Bakers' Hall is a historic building in Bristol that originally served as a monastery infirmary and bakers' guild hall. It dates back to around 1230 as part of the Dominican friary, with the guild hall being added around 1540. The building was converted into a house in the 18th century and underwent restoration in the 19th and 20th centuries. It features pennant rubble construction with limestone dressings and a sprocketed pantile roof, and it has a first-floor hall plan across two storeys.

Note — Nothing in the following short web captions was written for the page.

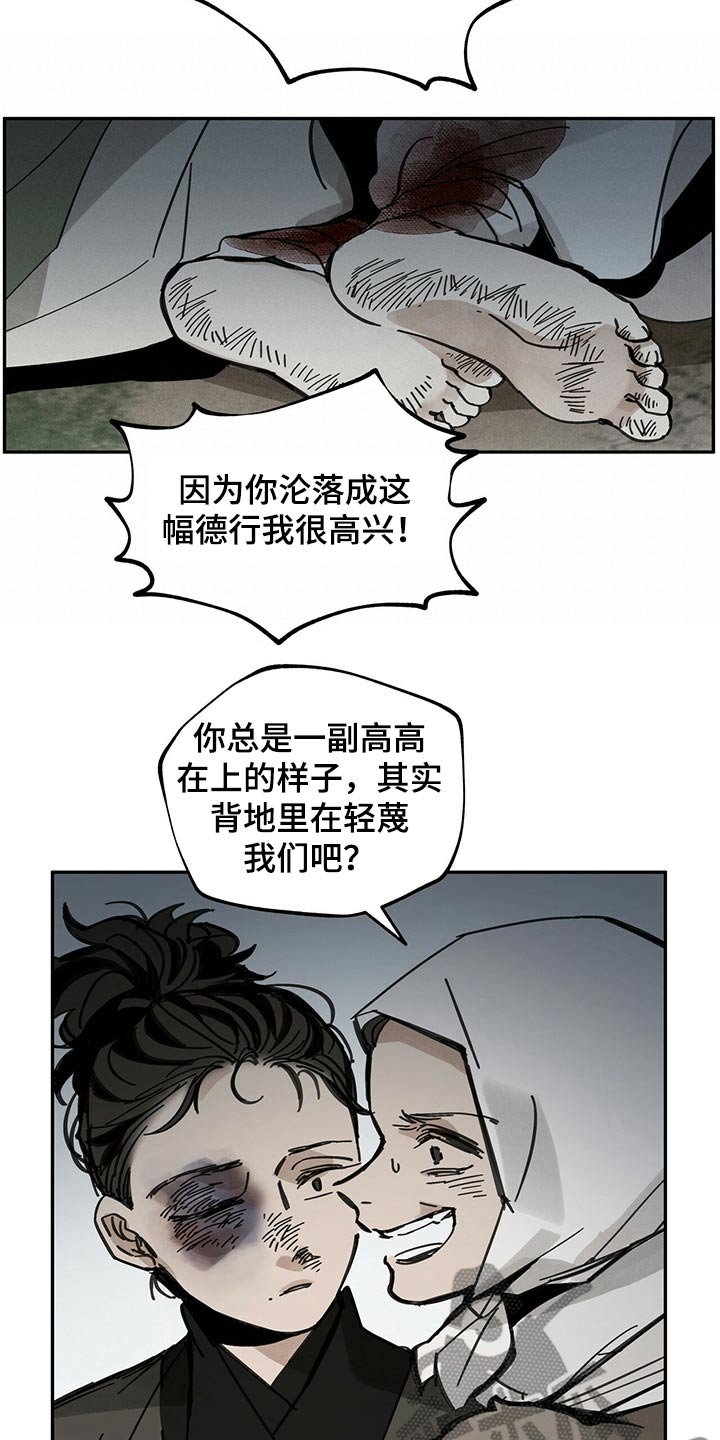 第85章：何物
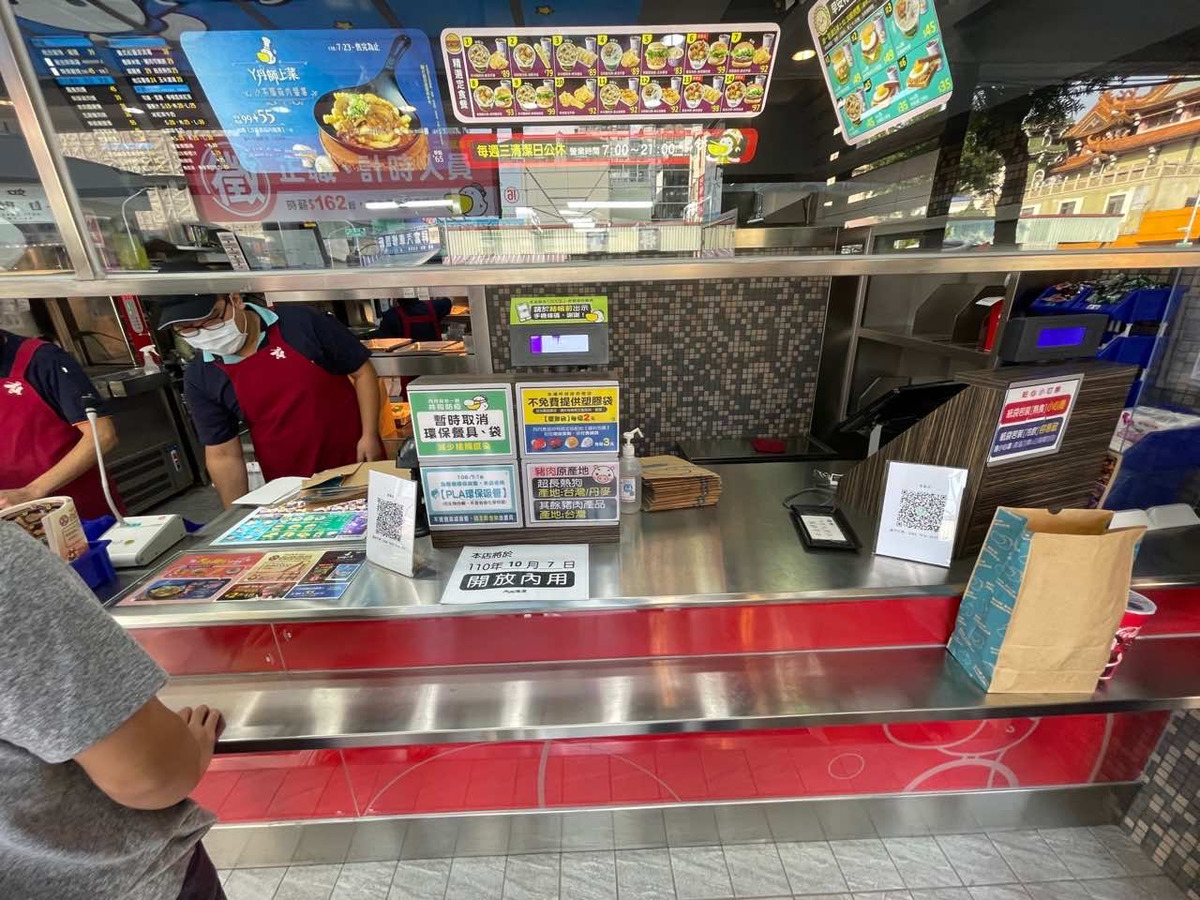 丹丹漢堡華夏店(金彤小吃店)相關照片2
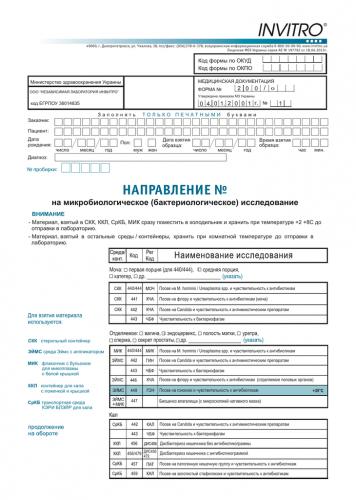 Посев кала на патогенную кишечную флору – главное условие результативного лечения кишечных инфекций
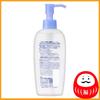 Kao Biore Moisture Moist Water, 200ml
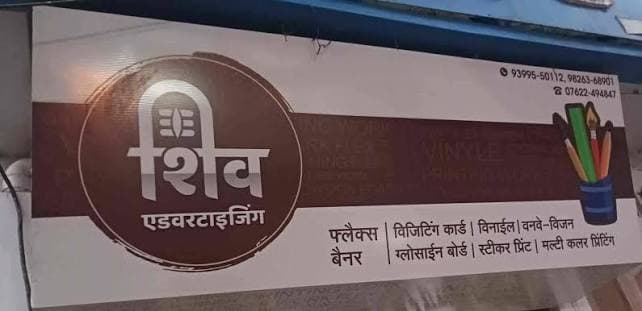 Shiv Advertisement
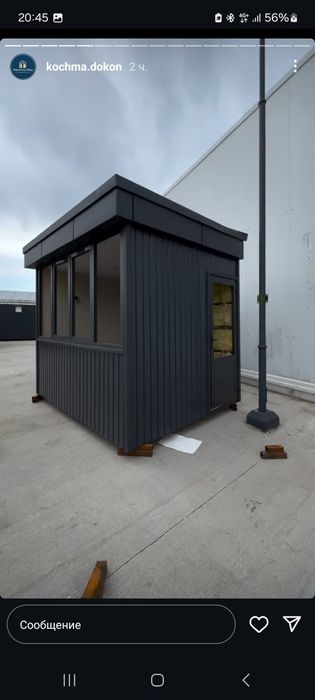 Контейнер лёгкий конструкция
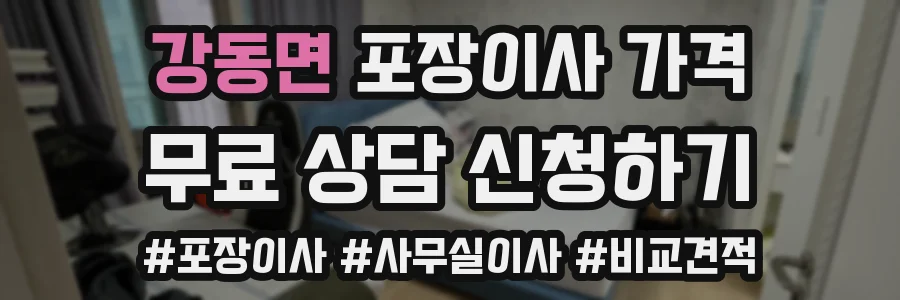 강동면 포장이사 가격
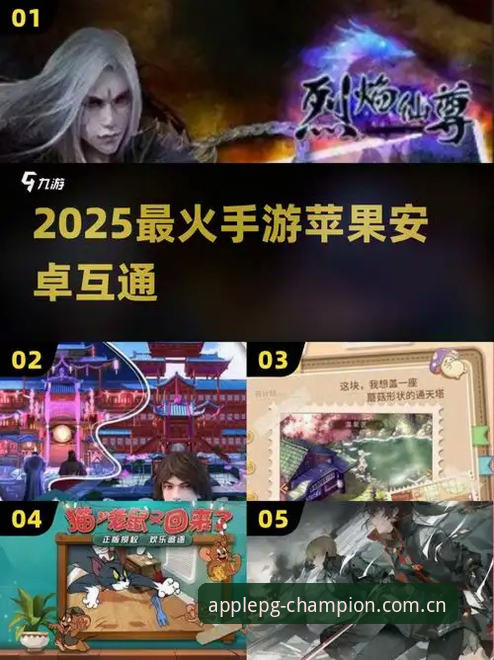 pg问鼎苹果2025全新体验 vs 传统手游平台：哪个更适合新手玩家？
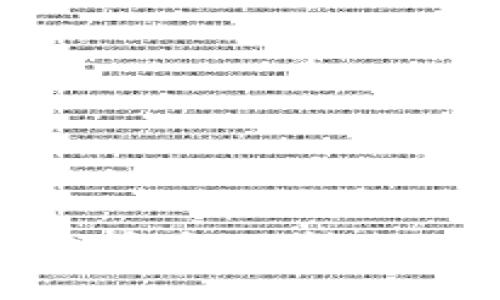 刚注册TPWallet后钱包资金被转走的解决方案与预防措施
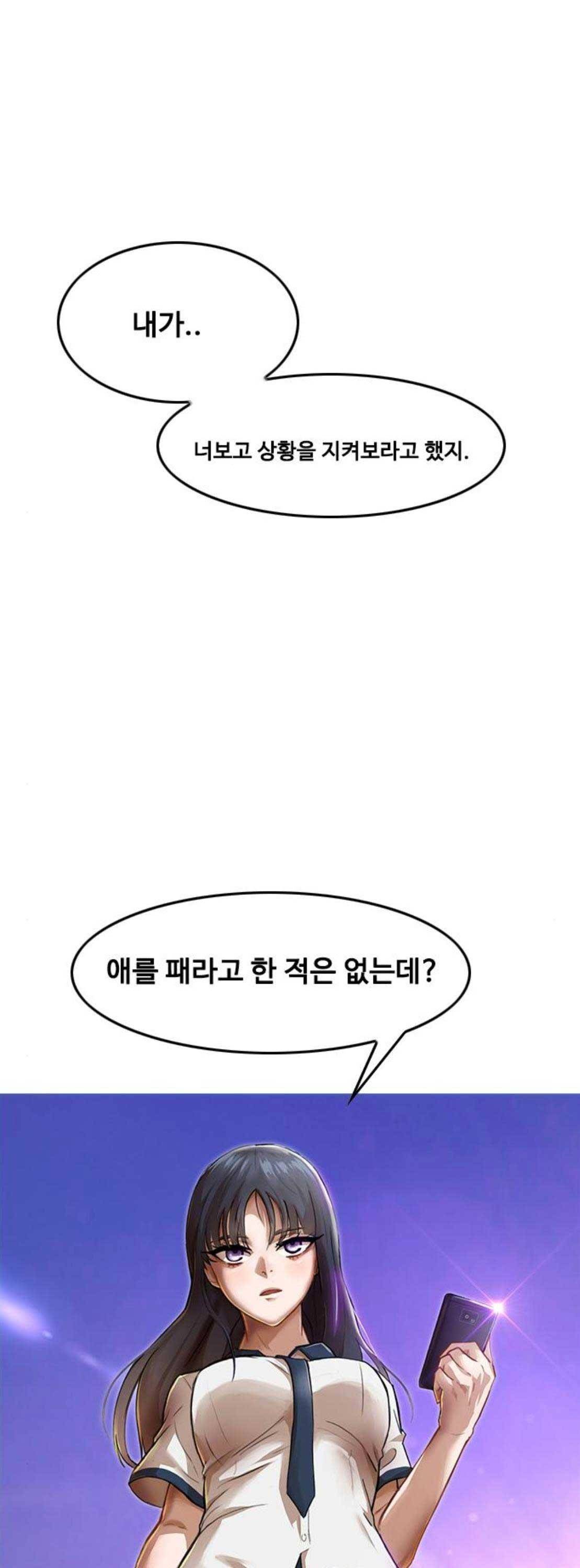 랜덤채팅의 그녀! 74화 - 브레이크 1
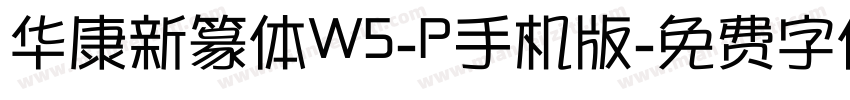 华康新篆体W5-P手机版字体转换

The south elevation has been much rebuilt and includes a three-window first-floor range. There is a central 20th-century external stack, flanked on the right by two mid-19th century two-light plate-tracery windows, and above them are four 20th-century windows with plain stone architraves. To the left of the stack is an 18th-century segmental brick arch over a similar mid-19th century plate-tracery window, along with a springer for 13th-century arched windows. The ground floor features, from left to right, a blocked 13th-century pointed-arched doorway, jambs for a 17th-century window, a blocked 17th-century two-light stone-mullioned window, and half of a 15th-century Perpendicular window that was reset in 1961, taken from the nave of the former friary church.

The west gable end has a 17th-century doorway with a chamfered arch and a 19th-century six-over-six pane sash window set under a concrete lintel. The north elevation displays two mid-20th century pointed-arched openings beneath 17th-century relieving arches, with springers for a blocked 13th-century arch on the left and a similar arch above a blocked first-floor window.

Inside, the building features a 14th-century five-and-a-half bay arch-braced collar beam crown-post roof, which is possibly the oldest roof in Bristol. It includes lateral bracing to the crown post principals, lower pointed-arched wind braces, chamfered through-purlins, and a wall plate set on 20th-century corbels. The common rafters and collars are mostly from the 20th century, and there is a chimney breast from the inserted 18th-century house at the west end. The ground-floor passage likely served as the south walk of the 'lower cloister', with the east walk now covered by the New Hall. After the Reformation, the building was purchased by the Bakers' Guild.